I walked from Melide to Santiago in 2017 when walking the Primitivo and I was interested to see what I remembered.The villages were pretty much as I recalled but the bits in between had faded. I now enjoyed the green tunnel but had not banked on the amount of up and down. Our albergue for the last night in O Pedrouzo was O Trisquel which was a bit industrial in scale but did what was needed. I arrived with a problem with my left foot which I could live with to Santiago but I decided that it would be folly to continue to the coast. Feeling a bit down I went out on my own for a pizza and after completing laundry for the last time went to bed.

We left at Seven the next morning after coffee innO Pedrouzo. Numbers on the Camino gradually swelled and after the airport it felt for the first time like the Camino Frances. I was told in Santiago that the previous day they issued c500 Compostelas and when I went to the office at 1pm I was number 239 for the day. The sun came out at Monte de Gozo and Dantiago put on its best face for the last few kilometres. Arriving felt strange as the limited number of Peregrinos meant that tourists had taken ownership of the space in front of the cathedral. I met pilgrims who had arrived the previous day, exchanged stories, collected my Compostela, checked into my hotel and slept.

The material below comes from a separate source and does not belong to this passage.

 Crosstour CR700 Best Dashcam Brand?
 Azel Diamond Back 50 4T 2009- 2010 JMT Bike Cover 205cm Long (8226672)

More people arrived during the afternoon and eventually there were ten of us for dinner in Casa Manolo. This more than anything brought home the difference in numbers this year. We had the table for three hours and although it filled up later there was no pressure to leave and they took 40 minutes to come and take the dessert order. Pictures in the square., a drink on Ryan Franco and to bed.
 

pellegrino

Member
Camino(s) past & future
Francés ('98, '15, '16 , '17, '18)
Portugués ('18)
Primitivo + Fisterra ('19)
Congrats on finishing!
 
Camino(s) past & future
Camino Frances 2017
I found the narrative detail you shared with us over the course of your journey compelling. You are a keen observer, gns, and I sense that when you've had some time to reflect, and convert all the unshared bullet points to prose, you will delight us anew with your work. Congratulations on your accomplishment; best wishes to you as your future unfolds. John
 

yakremark

Sister Kay Kramer CDP
Camino(s) past & future
CF (Sept. 2012)
CF (Oct-Nov. 2014)
I long to be on the Camino, so sharing a bit in your journey, gns, is a balm to my Camino spirit. Peace and all good in the days ahead.